AS THE year draws to a close, South Africa’s biggest banks say they are lucky they have so far not taken drastic action similar to that by some of their global peers in order to revive stalled growth.
Global banking groups such as UBS, Citigroup and Barclays have endured the indignity of retreating from markets and operations to protect revenue amid tepid growth. They have also been cutting costs through retrenchments and selling noncore units to shrink balance sheets and comply with the Basel 3 capital and liquidity ratios.
Some observers say their actions reflect a sense of panic about the prolonged slowing global economic recovery, and the effect on their business of demands by regulators that they hold higher capital buffers to protect balance sheets from rogue behaviour or unexpected financial shocks.
Local bankers say they have a different worry: how to use cash-flush balance sheets to expand earnings, improve muted loan growth and also deal with renewed regulatory pressure as the government tightens oversight over the financial sector.
Sim Tshabalala, a deputy CEO of Standard Bank Group, says he is concerned about the effect on business growth of a slower economic growth rate next year.
"We are very hopeful that it will be a better year than 2012 for the banking industry," he says.
Nedbank CEO Mike Brown says the macroeconomic outlook is not rosy and has not been helped by the crisis in Europe and slowing growth in countries like China.
"The toughest challenge remains the uncertain global economic environment and its effects on our economy," Mr Brown says.
He says particularly worrying is contagion of the South African economy by the "seemingly neverending issues" in Europe where many economies are in recession, the looming fiscal cliff in the US and the slowing Chinese growth. These factors can affect growth in South Africa, leading to slower job creation.
Despite the problems, South African banks have so far managed double-digit earnings growth, which analysts say they achieved even during the height of the last credit crisis.
But the analysts say the question is whether this performance can be sustained in future.
Banks, who are aware of the effect of unchecked loan growth on impairments, have until recently been expanding into the unsecured market. But the pace is slowing down as the government raises a red flag over high consumer debt.
Banks have also innovated by repricing new mortgage and vehicle and asset finance and implemented hedging strategies to protect balance sheets from the negative endowment effect of low interest rates. Bankers say they will continue with these strategies next year, although they admit revenue growth could be tough to achieve.
Johann Scholtz, head of research at Afrifocus, says investors should temper their optimism about some banks achieving double-digit earnings growth next year or even beyond, as they might struggle to expand loan growth.
"It is going to be a challenging environment for the banks to grow lending on the retail side," Mr Scholtz says.
He says pressure applied by the government on banks to cut fees will reduce noninterest income growth.
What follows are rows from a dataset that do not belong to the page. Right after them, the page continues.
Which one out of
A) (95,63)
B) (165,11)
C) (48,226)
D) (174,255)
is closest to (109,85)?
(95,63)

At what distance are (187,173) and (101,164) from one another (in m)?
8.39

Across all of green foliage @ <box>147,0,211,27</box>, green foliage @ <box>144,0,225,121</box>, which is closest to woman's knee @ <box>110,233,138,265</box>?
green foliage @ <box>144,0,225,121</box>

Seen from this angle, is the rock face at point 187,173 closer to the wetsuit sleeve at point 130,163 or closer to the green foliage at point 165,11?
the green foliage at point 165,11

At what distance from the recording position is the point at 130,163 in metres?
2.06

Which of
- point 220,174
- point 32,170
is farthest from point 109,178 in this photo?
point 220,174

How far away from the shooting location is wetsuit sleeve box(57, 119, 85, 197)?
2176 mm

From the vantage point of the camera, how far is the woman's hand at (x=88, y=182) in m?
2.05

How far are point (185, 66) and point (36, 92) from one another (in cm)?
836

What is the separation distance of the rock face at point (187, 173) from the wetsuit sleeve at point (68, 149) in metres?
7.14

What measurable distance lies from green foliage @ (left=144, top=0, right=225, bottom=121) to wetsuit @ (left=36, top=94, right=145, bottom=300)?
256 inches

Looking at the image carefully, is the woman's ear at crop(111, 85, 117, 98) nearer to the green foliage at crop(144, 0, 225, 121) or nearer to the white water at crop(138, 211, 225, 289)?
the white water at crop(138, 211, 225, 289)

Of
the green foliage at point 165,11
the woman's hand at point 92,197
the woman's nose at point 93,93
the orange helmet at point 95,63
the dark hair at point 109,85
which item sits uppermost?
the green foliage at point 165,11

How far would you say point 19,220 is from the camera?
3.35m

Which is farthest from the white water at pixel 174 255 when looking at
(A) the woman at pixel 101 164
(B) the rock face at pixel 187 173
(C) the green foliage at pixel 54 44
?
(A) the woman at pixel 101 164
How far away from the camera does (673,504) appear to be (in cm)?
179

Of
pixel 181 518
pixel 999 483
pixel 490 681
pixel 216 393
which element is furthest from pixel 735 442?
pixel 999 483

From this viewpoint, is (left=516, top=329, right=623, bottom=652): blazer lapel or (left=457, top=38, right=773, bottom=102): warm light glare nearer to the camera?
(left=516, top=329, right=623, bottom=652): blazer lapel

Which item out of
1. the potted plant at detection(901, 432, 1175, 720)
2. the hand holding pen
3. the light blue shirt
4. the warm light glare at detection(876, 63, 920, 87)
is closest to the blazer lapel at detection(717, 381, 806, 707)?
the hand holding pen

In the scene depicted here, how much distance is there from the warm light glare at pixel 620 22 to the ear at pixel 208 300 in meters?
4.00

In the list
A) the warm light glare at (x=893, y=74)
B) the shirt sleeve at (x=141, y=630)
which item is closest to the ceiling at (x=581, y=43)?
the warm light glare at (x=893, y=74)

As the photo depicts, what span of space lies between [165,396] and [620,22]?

Standard Bank has already announced it will not increase fees next year for the second year in a row, as an example.
"In the current uncertain global economic environment strong revenue growth will be challenging for most banks globally," says Adrian Cloete, an equity analyst at Cadiz Asset Management.
"Competition in retail banking with respect to fees on transactional banking has also increased recently, with banks trying to entice new customers," Mr Cloete says.
First National Bank CEO Michael Jordaan says bank earnings are likely to come under pressure next year.
"In South Africa, banks will be affected by the continued unemployment crisis, heightened by the strike action we have seen in the last few months, and the significant slowdown in gross domestic product growth," Mr Jordaan says.
The downside risks for banks will remain should the economy slow further, he says.
Bankers also fret about additional financial and nonfinancial regulations.
"Regulatory changes continue to demand significant time and focus. Examples of this include Basel 3, (the) treating customers fairly (policy and the) twin peaks legislation," says David Hodnett, Absa’s group financial director.
Mr Tshabalala says over the past two years, banks have faced nearly 100 new proposed policies, laws or regulations. "Each creates new regulatory requirements that in turn mean that systems must be altered, forms must be redesigned and reprinted, staff must be trained, and customers need to be kept informed," he says.
Mr Brown says Basel 3 capital and liquidity rules are "top of mind" issues at Nedbank.
"We are well positioned for the capital issues under Basel 3 and have already done our parallel runs of all the new regulatory returns required for Basel 3," Mr Brown says.
"Our common equity tier 1 (ratio) on September 30 was 10,7%, already well above the future Basel minimum (requirements). We will continue to build our liquidity buffers in response to the 2015 requirements for the liquidity coverage ratio," he says.